Problem details: Your task is to copy every line of the entries that contains "flow".

Stored items:
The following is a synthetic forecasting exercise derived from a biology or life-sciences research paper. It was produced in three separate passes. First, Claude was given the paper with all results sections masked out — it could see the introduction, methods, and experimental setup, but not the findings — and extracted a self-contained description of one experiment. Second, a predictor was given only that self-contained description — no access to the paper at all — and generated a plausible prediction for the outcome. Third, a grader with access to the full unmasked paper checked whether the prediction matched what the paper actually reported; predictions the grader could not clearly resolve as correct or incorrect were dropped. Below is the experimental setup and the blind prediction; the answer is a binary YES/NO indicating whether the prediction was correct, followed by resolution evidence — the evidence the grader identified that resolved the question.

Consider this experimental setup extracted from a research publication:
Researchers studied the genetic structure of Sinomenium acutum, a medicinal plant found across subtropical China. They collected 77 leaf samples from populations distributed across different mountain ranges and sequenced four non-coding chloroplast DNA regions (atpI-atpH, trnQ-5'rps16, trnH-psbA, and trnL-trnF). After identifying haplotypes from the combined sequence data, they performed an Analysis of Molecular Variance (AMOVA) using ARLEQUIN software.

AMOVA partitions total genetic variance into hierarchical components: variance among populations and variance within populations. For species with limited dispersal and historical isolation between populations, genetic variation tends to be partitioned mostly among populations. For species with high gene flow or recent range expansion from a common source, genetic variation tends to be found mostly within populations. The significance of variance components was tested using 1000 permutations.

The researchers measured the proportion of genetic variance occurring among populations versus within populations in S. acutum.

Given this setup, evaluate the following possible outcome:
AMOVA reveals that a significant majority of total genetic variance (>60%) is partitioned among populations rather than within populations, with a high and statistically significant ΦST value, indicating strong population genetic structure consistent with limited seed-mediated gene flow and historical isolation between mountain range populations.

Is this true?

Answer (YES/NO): NO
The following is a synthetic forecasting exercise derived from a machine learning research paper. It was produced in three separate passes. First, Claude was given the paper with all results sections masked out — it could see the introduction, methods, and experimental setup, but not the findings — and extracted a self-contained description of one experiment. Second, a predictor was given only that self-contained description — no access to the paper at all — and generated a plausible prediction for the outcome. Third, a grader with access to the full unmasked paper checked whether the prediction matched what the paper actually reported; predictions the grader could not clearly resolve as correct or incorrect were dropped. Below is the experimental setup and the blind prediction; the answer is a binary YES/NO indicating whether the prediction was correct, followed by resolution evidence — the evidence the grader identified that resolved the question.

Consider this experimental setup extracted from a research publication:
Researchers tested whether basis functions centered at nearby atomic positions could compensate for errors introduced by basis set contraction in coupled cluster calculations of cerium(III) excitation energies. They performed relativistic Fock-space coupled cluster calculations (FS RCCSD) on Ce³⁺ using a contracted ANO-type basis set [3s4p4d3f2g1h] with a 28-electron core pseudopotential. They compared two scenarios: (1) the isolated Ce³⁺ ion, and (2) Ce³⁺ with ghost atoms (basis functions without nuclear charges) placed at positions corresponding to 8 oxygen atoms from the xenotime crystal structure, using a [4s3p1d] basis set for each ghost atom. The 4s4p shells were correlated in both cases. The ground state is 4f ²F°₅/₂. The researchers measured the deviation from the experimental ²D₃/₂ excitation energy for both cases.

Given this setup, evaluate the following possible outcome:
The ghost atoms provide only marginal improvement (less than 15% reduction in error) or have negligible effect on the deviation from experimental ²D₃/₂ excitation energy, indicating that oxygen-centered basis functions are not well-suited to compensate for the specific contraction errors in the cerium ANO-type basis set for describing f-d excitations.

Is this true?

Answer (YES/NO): NO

Task answer:
AMOVA partitions total genetic variance into hierarchical components: variance among populations and variance within populations. For species with limited dispersal and historical isolation between populations, genetic variation tends to be partitioned mostly among populations. For species with high gene flow or recent range expansion from a common source, genetic variation tends to be found mostly within populations. The significance of variance components was tested using 1000 permutations.
AMOVA reveals that a significant majority of total genetic variance (>60%) is partitioned among populations rather than within populations, with a high and statistically significant ΦST value, indicating strong population genetic structure consistent with limited seed-mediated gene flow and historical isolation between mountain range populations.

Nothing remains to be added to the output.